### WHAT YOU NEED TO DO
Rewrite the data starting at the line that contains "this 1270×952 image." and ending at the line that contains "overturned refrigerated truck [1063, 287, 1270, 610]", putting "classifier" in place of "detector" and changing nothing else.

### MATERIAL FOR THE TASK

____________________

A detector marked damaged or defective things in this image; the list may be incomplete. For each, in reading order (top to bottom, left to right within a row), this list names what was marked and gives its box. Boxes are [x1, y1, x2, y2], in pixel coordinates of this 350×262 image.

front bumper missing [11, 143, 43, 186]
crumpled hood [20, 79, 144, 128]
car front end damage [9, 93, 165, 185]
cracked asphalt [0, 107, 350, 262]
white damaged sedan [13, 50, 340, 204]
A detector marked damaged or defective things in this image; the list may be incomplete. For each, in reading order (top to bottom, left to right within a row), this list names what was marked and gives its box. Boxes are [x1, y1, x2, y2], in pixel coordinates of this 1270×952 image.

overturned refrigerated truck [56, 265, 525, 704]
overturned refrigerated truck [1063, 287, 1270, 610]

____________________

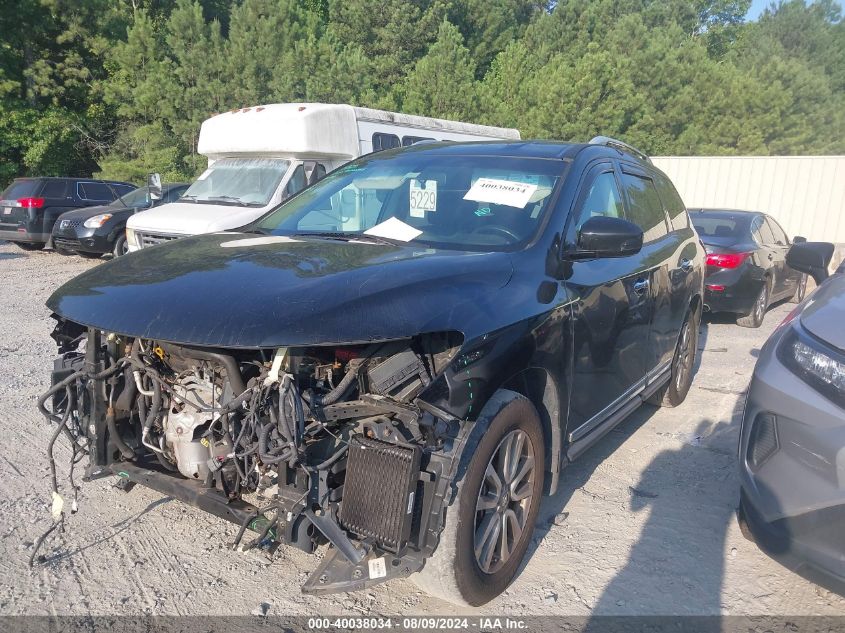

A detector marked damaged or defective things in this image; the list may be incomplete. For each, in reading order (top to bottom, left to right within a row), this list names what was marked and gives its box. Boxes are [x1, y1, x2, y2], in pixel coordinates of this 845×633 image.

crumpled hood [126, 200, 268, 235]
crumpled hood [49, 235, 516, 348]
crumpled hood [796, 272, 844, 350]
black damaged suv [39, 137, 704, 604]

____________________

### EXERCISE ANSWER
A classifier marked damaged or defective things in this image; the list may be incomplete. For each, in reading order (top to bottom, left to right within a row), this list names what was marked and gives its box. Boxes are [x1, y1, x2, y2], in pixel coordinates of this 1270×952 image.

overturned refrigerated truck [56, 265, 525, 704]
overturned refrigerated truck [1063, 287, 1270, 610]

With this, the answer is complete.